■ **What is needed**
Count how many lines of the listing below contain the word "furthest". Reply with that number alone.

■ **Records of scene-based questions**
╔══
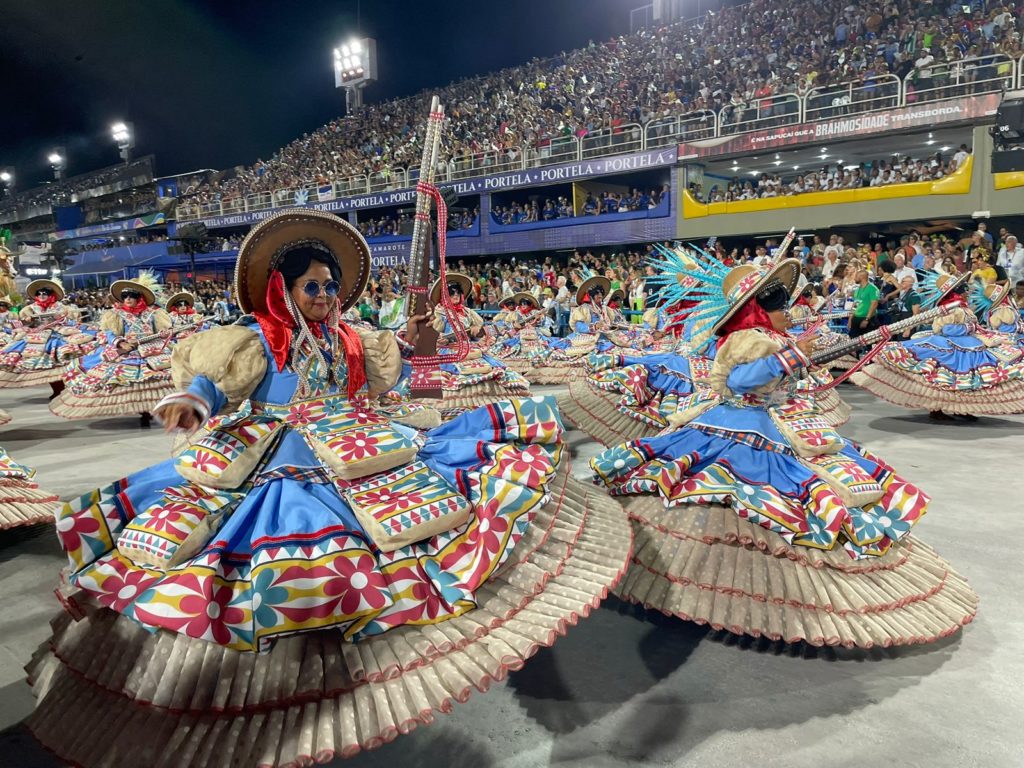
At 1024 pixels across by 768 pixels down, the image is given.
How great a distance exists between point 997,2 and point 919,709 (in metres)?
16.8

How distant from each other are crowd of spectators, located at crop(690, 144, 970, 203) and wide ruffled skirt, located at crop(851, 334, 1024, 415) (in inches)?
308

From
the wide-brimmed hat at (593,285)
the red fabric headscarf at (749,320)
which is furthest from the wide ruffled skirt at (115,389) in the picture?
the red fabric headscarf at (749,320)

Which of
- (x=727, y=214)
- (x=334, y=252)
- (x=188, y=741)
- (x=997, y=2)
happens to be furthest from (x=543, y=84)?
(x=188, y=741)

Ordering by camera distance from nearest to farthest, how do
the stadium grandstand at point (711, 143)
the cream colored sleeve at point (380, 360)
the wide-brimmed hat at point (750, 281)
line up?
1. the cream colored sleeve at point (380, 360)
2. the wide-brimmed hat at point (750, 281)
3. the stadium grandstand at point (711, 143)

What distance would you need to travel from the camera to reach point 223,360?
7.55 feet

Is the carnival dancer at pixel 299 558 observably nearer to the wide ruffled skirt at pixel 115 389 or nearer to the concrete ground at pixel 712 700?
the concrete ground at pixel 712 700

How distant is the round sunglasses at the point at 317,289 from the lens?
2508mm

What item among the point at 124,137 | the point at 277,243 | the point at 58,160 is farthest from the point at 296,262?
the point at 58,160

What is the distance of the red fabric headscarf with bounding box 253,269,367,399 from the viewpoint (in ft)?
8.00

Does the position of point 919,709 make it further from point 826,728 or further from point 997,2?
point 997,2

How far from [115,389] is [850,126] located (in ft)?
46.0

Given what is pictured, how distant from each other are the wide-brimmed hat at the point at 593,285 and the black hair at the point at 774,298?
688cm

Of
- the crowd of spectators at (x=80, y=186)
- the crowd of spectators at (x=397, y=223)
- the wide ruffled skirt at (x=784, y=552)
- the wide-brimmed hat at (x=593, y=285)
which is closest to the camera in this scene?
the wide ruffled skirt at (x=784, y=552)

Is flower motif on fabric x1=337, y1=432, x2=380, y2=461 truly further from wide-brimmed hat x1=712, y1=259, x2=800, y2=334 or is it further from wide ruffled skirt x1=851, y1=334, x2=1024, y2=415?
wide ruffled skirt x1=851, y1=334, x2=1024, y2=415
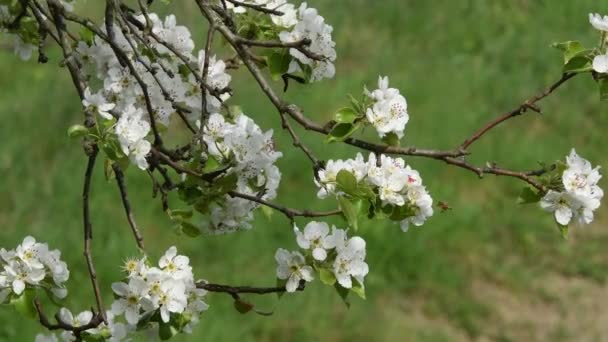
╚══
■ **Written response**
2